◆ **ÉNONCÉ 1**:
Selon le compte rendu du concert au Splendid, à quelle date Girls In Hawaii revient-il dans la métropole lilloise ?
◆ **ÉNONCÉ 2**:
D'après le compte rendu du concert au Splendid, pourquoi est-on impatient de voir Girls In Hawaii sur scène ? Répondez en une à trois phrases.

◆ **EXTRAIT CHOISI**:
•••••

[Live] Girls In Hawaii et Soldout au Splendid

Presque quatre ans jour pour jour après un concert mémorable donné au Grand Mix de Tourcoing, et une date remarquée au festival Les Paradis Artificiels à l’Aéronef en 2014 (avec leurs compatriotes de Balthazar), les Belges de Girls In Hawaii sont, ce samedi 2 décembre, de retour dans la métropole lilloise. C’est peu de dire qu’on les attend de pied ferme, et qu’on est impatient de voir comment « Nocturne », album studio sorti en septembre dans une veine assez sensiblement plus électronique, se marie sur scène à ses prédécesseurs.

Girls In Hawaii © David Tabary
Girls In Hawaii © David Tabary

La soirée débute avec d’autres Belges, ceux de Soldout. On ne peut s’empêcher de s’interroger sur la genèse du nom de ce groupe, dont on se demande s’il n’est pas une blague belge inventée tard au fond d’un bar. « Eh, ça serait drôle non de faire croire aux gens que les concerts où on passe sont complets ? Genre on dirait ‘Girls in Hawaii et Soldout au Splendid’ et les gens répondraient ‘Quoi Girls in Hawaii est déjà sold out ?!!’ Ah ah, ça serait bon ça ! »

Blague à part, on dira de Soldout qu’il n’est jamais évident d’ouvrir pour un groupe aussi atypique et spécial que Girls In Hawaii. Et que, hormis un ou deux morceaux plus lents, on a eu du mal à se faire à leur électro débridée. Mais on leur redonnera volontiers une chance à l’occasion, pourquoi pas sur scène avec des cousins français comme We Are Enfant Terrible ?

•••••

◆ **ITEMS PRÉSENTÉS**:
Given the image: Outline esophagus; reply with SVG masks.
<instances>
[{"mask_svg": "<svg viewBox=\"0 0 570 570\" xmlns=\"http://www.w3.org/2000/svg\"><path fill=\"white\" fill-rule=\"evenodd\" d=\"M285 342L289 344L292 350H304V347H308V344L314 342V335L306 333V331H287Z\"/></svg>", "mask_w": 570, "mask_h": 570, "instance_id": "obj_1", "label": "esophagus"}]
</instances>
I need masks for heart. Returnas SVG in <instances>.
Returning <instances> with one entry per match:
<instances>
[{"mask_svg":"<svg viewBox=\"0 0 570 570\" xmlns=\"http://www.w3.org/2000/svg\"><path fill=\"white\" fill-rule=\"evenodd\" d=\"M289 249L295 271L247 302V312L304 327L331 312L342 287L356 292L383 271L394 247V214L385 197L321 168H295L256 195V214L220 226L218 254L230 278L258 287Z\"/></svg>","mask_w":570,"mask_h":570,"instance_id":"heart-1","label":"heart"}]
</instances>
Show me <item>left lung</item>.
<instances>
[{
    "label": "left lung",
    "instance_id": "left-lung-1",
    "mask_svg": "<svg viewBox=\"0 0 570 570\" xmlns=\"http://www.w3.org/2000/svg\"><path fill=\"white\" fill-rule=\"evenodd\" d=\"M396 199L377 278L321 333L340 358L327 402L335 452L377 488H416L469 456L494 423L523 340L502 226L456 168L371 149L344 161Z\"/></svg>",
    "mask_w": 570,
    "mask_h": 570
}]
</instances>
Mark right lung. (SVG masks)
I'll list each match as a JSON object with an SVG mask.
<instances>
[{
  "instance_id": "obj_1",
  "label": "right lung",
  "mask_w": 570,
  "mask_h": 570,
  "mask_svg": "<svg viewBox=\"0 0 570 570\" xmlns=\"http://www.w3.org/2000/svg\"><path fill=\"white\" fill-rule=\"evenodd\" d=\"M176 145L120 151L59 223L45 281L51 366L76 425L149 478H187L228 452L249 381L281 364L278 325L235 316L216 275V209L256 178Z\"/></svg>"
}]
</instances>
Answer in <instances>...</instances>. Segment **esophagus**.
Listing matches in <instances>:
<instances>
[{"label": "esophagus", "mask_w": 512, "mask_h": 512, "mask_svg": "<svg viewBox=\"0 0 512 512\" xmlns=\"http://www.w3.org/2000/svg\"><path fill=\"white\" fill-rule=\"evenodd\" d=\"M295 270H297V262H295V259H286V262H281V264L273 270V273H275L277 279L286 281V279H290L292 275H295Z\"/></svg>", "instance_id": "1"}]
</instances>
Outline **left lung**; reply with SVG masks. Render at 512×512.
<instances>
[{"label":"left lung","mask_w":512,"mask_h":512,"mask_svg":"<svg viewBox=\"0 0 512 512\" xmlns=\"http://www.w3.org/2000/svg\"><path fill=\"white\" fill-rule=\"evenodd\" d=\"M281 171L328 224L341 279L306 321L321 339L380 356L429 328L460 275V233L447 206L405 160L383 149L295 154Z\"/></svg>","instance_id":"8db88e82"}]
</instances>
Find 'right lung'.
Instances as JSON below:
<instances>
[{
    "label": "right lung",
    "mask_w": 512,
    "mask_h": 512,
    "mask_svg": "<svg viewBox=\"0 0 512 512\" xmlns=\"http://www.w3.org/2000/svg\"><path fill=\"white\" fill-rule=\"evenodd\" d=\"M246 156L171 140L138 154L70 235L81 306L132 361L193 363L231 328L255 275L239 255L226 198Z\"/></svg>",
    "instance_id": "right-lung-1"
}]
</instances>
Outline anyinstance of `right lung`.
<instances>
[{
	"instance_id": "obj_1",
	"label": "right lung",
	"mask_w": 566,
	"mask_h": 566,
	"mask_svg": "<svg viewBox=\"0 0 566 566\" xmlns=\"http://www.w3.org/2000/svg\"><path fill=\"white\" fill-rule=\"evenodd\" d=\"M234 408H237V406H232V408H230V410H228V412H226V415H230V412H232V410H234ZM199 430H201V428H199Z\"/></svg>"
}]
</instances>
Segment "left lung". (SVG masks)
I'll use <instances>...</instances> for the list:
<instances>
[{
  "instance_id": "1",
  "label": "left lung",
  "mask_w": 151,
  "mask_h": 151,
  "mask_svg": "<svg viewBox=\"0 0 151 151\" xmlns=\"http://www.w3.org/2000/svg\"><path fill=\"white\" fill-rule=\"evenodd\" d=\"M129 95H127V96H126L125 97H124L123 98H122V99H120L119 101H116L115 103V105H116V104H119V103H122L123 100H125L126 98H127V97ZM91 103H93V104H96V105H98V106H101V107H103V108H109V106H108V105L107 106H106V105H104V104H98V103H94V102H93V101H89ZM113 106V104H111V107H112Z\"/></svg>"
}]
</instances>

•••••

◆ **CORRIGÉ 1**:
Le samedi 2 décembre.

◆ **CORRIGÉ 2**:
Le groupe a sorti en septembre l'album studio « Nocturne », d'une veine sensiblement plus électronique. On est donc impatient de voir comment ce disque se marie sur scène avec les albums précédents.